::: GIVEN PASSAGE :::

If you have had common cold coronavirus earlier, you are at low risk of contracting Covid-19 (Photo PTI)
If you have had common cold coronavirus earlier, you are at low risk of contracting Covid-19! A new study on coronavirus has found that the antibody that remains in the blood after a person contracted a common cold, which often is a symptom of mild strain coronavirus can fight SARS-CoV-2, the virus that causes Covid-19 as well, reported IE. The anti-bodies are warriors that the immune system creates when a virus infects a person.
The researchers at Francis Crick University and University College London established this after they developed highly sensitive Covid-19 antibody tests. On comparing blood samples of both Covid-19 patients and the ones who never have had the disease they found some subjects already have antibodies in their blood that can target SARS-CoC-2 even when they have no history of contracting Covid-19. They concluded that the antibodies were formed on exposure to other viruses with structural similarities with the virus of Covid-19, SARS-CoV-2.
To re-state their findings, they examined 300 blood samples that they collected before the Covid-19 pandemic started in a period between 2011 and 2018. Barring few, most had antibodies that reacted with common cold coronaviruses. Among the 300 samples, 1 in 20 adults formed antibodies that cross-reacted with Covid-19 causing SARS-CoV-2 and these adults do not have a history of recent infection with common cold coronaviruses. Such cross-reactive antibodies are more common in children aged 6 to 16.
Explaining why children mostly had these cross-reactive antibodies, lead author of the published study Kevin Ng said, it could be because they are more prone to being exposed to other coronavirus strains. This also explains why children in this age group are less vulnerable to become severely ill with Covid-19.
Biology of how antibody from common cold coronavirus cross-react to SARS-CoV-2
The spike protein of the Covid-19 causing SARS_CoV-2 that is the viral membrane that allows cell entry is made of two parts S1 andS2. While with S1, the virus clasps the cell, with S2, it enters the cell. The study found that the S2 parts that let entry in the virus strain are structurally similar to the common cold coronaviruses, helping antibodies formed from one to fight the other disease as well.
As more is there to be found to establish a definitive conclusion an elaborate study is underway in collaboration with University College London and Imperial College, London.

:::

Repeat word for word the portion of the article on common cold antibodies and Covid-19 from "Explaining why children" up to and including "disease as well.".

::: DATA EXTRACT :::

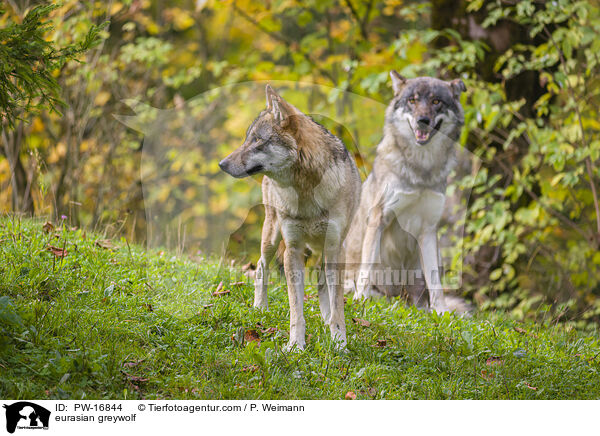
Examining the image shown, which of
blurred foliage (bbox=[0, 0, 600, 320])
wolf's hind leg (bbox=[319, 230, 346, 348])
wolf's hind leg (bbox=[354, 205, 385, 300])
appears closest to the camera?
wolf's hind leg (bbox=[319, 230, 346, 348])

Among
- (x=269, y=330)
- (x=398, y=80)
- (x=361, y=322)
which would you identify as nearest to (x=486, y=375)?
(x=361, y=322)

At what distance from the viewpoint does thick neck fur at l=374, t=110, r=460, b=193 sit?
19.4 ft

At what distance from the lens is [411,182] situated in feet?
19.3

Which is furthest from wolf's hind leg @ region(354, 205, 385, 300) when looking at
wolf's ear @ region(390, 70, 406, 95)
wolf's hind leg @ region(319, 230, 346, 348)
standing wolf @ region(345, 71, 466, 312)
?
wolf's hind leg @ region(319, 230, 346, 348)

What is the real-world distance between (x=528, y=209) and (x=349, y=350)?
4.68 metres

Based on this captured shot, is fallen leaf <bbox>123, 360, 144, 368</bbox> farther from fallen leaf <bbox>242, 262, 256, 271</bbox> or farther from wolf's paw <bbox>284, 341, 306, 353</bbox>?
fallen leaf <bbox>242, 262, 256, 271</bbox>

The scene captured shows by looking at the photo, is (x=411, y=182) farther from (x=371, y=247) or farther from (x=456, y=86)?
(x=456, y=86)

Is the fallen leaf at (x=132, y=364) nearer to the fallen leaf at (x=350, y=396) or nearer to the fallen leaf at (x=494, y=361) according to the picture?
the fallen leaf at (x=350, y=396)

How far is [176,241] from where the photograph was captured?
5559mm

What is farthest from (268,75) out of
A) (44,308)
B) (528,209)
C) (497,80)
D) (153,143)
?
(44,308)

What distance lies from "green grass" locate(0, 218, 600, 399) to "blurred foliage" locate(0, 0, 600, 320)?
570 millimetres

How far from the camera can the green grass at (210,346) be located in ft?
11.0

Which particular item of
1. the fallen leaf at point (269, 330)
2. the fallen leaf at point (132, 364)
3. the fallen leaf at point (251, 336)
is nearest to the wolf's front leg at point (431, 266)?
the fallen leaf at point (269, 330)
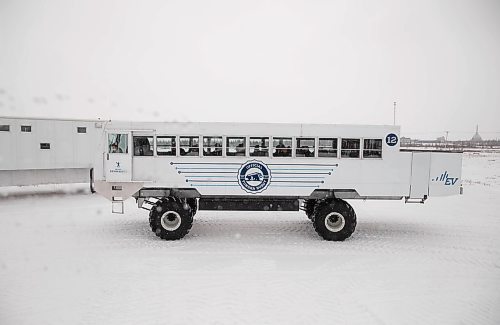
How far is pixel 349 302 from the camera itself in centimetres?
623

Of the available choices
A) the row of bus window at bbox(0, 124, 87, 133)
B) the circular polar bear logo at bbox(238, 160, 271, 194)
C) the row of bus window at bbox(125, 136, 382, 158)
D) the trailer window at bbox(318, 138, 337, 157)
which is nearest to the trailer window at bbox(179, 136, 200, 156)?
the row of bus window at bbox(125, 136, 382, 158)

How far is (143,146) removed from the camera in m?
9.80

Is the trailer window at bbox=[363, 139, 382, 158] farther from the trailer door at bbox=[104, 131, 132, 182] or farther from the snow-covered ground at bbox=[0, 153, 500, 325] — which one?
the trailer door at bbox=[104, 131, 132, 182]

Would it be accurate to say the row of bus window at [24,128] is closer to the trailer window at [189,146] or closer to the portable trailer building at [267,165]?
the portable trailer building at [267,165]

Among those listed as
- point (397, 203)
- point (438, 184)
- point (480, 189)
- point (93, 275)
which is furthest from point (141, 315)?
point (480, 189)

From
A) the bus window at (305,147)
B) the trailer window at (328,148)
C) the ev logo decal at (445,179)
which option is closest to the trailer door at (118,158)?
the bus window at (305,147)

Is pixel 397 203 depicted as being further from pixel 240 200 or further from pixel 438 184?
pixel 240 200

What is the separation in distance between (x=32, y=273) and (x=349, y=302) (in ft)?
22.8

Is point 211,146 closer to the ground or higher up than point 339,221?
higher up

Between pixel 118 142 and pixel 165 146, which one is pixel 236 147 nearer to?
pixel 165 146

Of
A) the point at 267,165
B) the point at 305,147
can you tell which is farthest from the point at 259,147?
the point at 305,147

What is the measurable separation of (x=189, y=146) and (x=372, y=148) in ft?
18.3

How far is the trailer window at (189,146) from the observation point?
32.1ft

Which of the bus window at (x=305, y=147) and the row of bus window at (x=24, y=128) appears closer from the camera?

:::

▶ SOLUTION FOR THIS EXERCISE:
Explaining why children mostly had these cross-reactive antibodies, lead author of the published study Kevin Ng said, it could be because they are more prone to being exposed to other coronavirus strains. This also explains why children in this age group are less vulnerable to become severely ill with Covid-19.
Biology of how antibody from common cold coronavirus cross-react to SARS-CoV-2
The spike protein of the Covid-19 causing SARS_CoV-2 that is the viral membrane that allows cell entry is made of two parts S1 andS2. While with S1, the virus clasps the cell, with S2, it enters the cell. The study found that the S2 parts that let entry in the virus strain are structurally similar to the common cold coronaviruses, helping antibodies formed from one to fight the other disease as well.